José María Marco
La familia, a debate
A quí en nuestro país, el matrimonio entre personas del mismo sexo, o matrimonio gay, se institucionalizó sin grandes debates. Por eso no prestamos mucha atención a la intensidad y la calidad de las discusiones a las que la cuestión está dando lugar fuera. El foco está ahora puesto en Estados Unidos, donde el asunto ha llegado al Tribunal Constitucional. Allí las audiencias son públicas y reúnen a un público muchas veces apasionado. Además, todo el mundo puede participar en el debate constitucional presentando ante el Tribunal una argumentación, a veces relevante, bajo el nombre antiguo de «amicus curiae».
Entre los aspectos más interesantes de este proceso está la evolución del propio Tribunal. Su presidente, el conservador John Roberts, está obsesionado con su legado, que relaciona con la credibilidad y la continuidad del prestigio de la institución en tiempos de cambio tan profundo como los que estamos viviendo. Esta realidad fue fundamental en la aprobación de la reforma sanitaria de Obama y lo volverá a ser ahora. Roberts hará todo lo posible para evitar que se repita la división que causó y sigue causando la forma en la que el Tribunal Supremo legalizó el aborto en 1973.
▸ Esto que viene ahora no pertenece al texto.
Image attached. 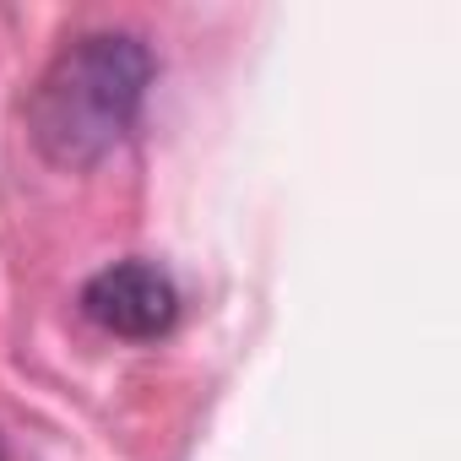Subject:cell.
Returning <instances> with one entry per match:
<instances>
[{"instance_id": "7a4b0ae2", "label": "cell", "mask_w": 461, "mask_h": 461, "mask_svg": "<svg viewBox=\"0 0 461 461\" xmlns=\"http://www.w3.org/2000/svg\"><path fill=\"white\" fill-rule=\"evenodd\" d=\"M82 315L125 342H158L179 321V288L152 261H114L82 288Z\"/></svg>"}, {"instance_id": "6da1fadb", "label": "cell", "mask_w": 461, "mask_h": 461, "mask_svg": "<svg viewBox=\"0 0 461 461\" xmlns=\"http://www.w3.org/2000/svg\"><path fill=\"white\" fill-rule=\"evenodd\" d=\"M152 87V50L136 33L71 39L28 98V136L55 168L104 163L136 125Z\"/></svg>"}, {"instance_id": "3957f363", "label": "cell", "mask_w": 461, "mask_h": 461, "mask_svg": "<svg viewBox=\"0 0 461 461\" xmlns=\"http://www.w3.org/2000/svg\"><path fill=\"white\" fill-rule=\"evenodd\" d=\"M0 461H6V456H0Z\"/></svg>"}]
</instances>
También está resultando interesante la aportación conservadora –conservadora en el sentido estricto, no sólo «de derechas»– al debate. Efectivamente, la propuesta del matrimonio gay surgió a mediados de los años 90, no hace mucho tiempo, como una idea conservadora: así lo percibieron, y lo rechazaron, entonces muchos de los que ahora lo promocionan con actitud militante. No se trataba de formular de nuevas los derechos, que son derechos de los seres humanos, no de un grupo ni de un colectivo. Tampoco se trataba de subvertir una sociedad que ya había cambiado –y se había subvertido, y de qué manera– por su cuenta. Se trataba de recomponer lo que un pensador francés llamó el «nuevo desorden amoroso» en formas sociales que intentaran proporcionar estabilidad y promocionaran la integración, la responsabilidad y el compromiso. No se discutía entonces la familia de siempre, por así llamarla. Lo que se quería era adaptar sus muchas virtudes a situaciones que hace algunas décadas eran casi impensables como no fuera en círculos exiguos. Habrá quien piense, con toda legitimidad, que esto no es bueno para la cohesión de la sociedad. Sin negar la consistencia de esta perspectiva, hay quien piensa también que es esa misma cohesión la que recomienda la institucionalización de comportamientos hasta hace poco tiempo excepcionales, o condenados a la marginalidad, pero cada vez más presentes en la sociedad.